■ TASK STATEMENT:
From the line containing "The researchers measured whether" down to the line containing "Answer (YES/NO): YES" in the records below, reproduce every line exactly, ends included, and omit all others.
*** RECORDS SHOWN ***
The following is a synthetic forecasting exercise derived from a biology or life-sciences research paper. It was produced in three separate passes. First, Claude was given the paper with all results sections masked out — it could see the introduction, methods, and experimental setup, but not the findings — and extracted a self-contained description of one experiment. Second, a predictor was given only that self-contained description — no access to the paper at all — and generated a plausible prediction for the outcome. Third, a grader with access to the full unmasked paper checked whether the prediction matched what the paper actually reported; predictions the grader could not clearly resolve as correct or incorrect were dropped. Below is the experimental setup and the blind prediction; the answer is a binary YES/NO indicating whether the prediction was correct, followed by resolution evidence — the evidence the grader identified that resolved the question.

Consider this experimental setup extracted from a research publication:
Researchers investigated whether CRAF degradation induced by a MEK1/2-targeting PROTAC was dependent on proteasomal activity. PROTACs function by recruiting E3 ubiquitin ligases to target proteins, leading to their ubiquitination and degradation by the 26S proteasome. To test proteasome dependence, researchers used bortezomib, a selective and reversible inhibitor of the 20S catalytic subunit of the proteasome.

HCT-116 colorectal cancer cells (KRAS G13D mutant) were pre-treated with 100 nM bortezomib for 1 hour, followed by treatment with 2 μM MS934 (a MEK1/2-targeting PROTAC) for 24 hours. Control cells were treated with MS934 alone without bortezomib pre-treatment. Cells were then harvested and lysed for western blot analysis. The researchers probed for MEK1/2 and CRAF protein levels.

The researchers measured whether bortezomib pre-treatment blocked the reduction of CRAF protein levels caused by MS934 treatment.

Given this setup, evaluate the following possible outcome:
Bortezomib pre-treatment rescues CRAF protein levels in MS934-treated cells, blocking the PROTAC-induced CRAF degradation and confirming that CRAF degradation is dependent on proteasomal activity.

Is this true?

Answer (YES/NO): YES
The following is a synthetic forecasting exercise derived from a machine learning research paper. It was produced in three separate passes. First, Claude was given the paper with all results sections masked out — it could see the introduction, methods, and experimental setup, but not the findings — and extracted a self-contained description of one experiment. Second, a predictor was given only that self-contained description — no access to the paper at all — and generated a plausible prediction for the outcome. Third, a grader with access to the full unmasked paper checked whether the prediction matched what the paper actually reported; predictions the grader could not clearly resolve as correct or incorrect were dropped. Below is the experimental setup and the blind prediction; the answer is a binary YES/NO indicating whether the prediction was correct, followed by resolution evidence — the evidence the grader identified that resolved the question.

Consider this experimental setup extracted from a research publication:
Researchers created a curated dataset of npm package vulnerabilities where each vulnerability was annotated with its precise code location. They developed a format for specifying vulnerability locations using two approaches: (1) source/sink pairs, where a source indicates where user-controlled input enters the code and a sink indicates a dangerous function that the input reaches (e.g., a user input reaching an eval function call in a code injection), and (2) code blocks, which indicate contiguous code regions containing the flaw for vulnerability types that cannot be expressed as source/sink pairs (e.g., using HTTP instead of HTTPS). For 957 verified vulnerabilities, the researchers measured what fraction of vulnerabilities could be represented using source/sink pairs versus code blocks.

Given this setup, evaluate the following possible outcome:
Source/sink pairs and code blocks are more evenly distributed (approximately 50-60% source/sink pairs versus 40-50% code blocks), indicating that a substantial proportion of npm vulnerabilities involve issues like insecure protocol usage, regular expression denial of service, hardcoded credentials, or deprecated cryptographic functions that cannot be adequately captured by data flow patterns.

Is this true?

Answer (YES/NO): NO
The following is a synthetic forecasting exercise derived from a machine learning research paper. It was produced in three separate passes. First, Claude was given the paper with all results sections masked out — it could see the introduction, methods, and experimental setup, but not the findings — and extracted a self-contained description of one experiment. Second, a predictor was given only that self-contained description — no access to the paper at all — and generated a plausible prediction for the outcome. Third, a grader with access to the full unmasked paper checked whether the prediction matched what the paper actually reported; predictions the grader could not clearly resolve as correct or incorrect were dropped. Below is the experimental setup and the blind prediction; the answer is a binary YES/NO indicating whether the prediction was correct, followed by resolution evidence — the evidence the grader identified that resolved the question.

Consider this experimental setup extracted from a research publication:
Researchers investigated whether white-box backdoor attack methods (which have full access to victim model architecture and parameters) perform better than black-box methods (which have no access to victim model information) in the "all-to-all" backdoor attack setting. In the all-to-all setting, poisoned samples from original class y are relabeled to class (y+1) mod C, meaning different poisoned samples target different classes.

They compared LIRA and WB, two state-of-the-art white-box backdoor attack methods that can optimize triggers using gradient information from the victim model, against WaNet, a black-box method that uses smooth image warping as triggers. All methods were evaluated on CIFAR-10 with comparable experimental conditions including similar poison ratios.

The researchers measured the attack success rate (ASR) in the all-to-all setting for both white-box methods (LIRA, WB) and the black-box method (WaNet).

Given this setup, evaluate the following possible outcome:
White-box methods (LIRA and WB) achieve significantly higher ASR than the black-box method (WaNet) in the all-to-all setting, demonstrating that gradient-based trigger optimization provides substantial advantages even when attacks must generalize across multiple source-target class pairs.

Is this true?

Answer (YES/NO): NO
*** End of RECORDS SHOWN ***
■ RESULT FOR THIS TASK:
The researchers measured whether bortezomib pre-treatment blocked the reduction of CRAF protein levels caused by MS934 treatment.

Given this setup, evaluate the following possible outcome:
Bortezomib pre-treatment rescues CRAF protein levels in MS934-treated cells, blocking the PROTAC-induced CRAF degradation and confirming that CRAF degradation is dependent on proteasomal activity.

Is this true?

Answer (YES/NO): YES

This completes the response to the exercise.